▶ **Work to complete**
Lines containing the word "over" are to be copied from the data below.

Saved entries

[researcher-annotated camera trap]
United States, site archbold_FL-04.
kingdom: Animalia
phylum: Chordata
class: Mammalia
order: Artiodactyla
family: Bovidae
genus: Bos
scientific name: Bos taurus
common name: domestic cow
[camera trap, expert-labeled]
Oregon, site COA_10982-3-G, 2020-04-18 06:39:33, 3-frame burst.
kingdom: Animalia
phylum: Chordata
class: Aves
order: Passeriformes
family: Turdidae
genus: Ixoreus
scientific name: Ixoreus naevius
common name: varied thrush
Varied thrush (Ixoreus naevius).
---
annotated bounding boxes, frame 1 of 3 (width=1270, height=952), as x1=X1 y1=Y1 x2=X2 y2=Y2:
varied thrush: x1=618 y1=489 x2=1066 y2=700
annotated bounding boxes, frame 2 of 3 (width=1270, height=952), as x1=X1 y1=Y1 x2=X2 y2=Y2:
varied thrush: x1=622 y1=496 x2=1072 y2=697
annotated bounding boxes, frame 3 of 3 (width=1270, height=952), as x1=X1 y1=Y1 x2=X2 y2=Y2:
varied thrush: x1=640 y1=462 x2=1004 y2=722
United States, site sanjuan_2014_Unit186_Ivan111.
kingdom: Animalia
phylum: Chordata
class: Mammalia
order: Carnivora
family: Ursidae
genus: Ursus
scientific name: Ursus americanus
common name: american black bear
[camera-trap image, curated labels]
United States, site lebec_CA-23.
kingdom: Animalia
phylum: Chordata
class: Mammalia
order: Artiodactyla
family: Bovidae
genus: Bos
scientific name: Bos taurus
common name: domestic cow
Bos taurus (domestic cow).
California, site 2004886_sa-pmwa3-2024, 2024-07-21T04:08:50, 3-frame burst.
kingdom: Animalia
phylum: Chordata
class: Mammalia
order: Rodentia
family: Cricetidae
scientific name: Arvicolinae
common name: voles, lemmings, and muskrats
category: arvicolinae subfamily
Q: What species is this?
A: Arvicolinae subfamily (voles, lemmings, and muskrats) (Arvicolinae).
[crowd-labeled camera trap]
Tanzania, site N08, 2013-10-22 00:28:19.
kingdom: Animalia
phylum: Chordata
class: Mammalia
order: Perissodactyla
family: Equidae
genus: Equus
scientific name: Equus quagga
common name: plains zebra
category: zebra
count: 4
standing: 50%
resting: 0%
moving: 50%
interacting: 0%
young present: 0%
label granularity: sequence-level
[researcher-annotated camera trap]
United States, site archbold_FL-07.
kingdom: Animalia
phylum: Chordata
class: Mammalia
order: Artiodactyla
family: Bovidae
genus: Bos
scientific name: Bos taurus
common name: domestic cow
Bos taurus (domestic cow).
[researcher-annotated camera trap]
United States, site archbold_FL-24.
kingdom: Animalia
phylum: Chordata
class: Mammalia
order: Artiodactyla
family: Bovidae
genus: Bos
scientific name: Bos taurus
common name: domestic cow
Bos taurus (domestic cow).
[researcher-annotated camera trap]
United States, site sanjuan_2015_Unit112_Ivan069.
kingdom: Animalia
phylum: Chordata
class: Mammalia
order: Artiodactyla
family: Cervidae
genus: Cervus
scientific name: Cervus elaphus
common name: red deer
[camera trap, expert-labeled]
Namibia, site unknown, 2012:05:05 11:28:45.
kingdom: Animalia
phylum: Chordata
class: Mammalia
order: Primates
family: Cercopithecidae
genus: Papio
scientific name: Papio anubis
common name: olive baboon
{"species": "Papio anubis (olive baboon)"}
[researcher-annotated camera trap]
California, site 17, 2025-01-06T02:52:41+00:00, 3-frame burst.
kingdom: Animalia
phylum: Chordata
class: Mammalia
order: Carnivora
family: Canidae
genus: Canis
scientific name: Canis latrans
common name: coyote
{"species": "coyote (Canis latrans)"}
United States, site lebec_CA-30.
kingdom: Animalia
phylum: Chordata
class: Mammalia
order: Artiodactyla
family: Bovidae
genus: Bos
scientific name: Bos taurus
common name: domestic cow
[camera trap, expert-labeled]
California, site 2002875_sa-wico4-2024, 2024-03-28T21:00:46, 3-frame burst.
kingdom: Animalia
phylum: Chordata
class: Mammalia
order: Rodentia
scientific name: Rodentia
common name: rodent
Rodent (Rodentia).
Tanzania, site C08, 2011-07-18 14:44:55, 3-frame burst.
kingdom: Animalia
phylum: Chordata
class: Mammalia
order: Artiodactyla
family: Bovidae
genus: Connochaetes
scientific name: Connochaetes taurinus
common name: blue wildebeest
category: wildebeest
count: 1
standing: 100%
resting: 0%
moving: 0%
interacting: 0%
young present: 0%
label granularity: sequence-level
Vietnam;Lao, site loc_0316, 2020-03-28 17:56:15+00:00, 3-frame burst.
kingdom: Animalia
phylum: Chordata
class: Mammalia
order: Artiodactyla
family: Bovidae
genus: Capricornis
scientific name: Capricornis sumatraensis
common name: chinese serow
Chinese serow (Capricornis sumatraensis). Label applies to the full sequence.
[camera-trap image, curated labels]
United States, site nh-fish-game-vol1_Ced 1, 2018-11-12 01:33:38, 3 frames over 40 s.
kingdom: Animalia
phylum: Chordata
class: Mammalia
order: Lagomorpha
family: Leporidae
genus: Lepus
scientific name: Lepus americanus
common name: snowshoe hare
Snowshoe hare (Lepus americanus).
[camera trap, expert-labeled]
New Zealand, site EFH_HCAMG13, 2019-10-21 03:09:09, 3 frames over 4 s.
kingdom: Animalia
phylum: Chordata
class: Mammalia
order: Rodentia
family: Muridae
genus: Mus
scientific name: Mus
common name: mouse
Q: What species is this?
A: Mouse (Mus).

▶ **Exercise solution**
United States, site nh-fish-game-vol1_Ced 1, 2018-11-12 01:33:38, 3 frames over 40 s.
New Zealand, site EFH_HCAMG13, 2019-10-21 03:09:09, 3 frames over 4 s.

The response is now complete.